Large Wind Shears and Their Implications for Diffusion in Regions With Enhanced Static Stability: The Mesopause and the Tropopause

Abstract

AbstractThe NCAR Whole Atmosphere Community Climate Model, with a quasi‐uniform horizontal resolution of ∼25 km and a vertical resolution of 0.1 scale height, produces large vertical shear of horizontal wind with peaks around the mesopause and the tropical and midlatitude tropopause. In these regions, the static stability also reaches peak values and therefore allows large vertical shears before the onset of dynamical instability. The wind shear peaks near the mesopause and the tropopause from the simulation compare well with those identified in observations, including the magnitude, latitudinal dependence, and large shear statistics.
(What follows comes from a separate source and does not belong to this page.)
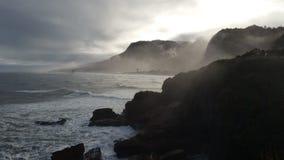 海岸新的西方西兰 库存照片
By analyzing the probability density functions of the wind shears and their dependence on the zonal scales, it is found that smaller scale processes, likely gravity waves, contribute significantly to the large shears and may play a dominant role in producing the largest shears. Climatological tidal waves have secondary contribution to the large winds and shears, but spectral analysis suggests that they can modulate wind shear perturbations by gravity waves in the mesosphere and lower thermosphere. Implications for tracer transport and mixing in these regions are explored by estimating diffusion coefficients based on the root‐mean‐square winds, shears, and corresponding spatial scales from model results.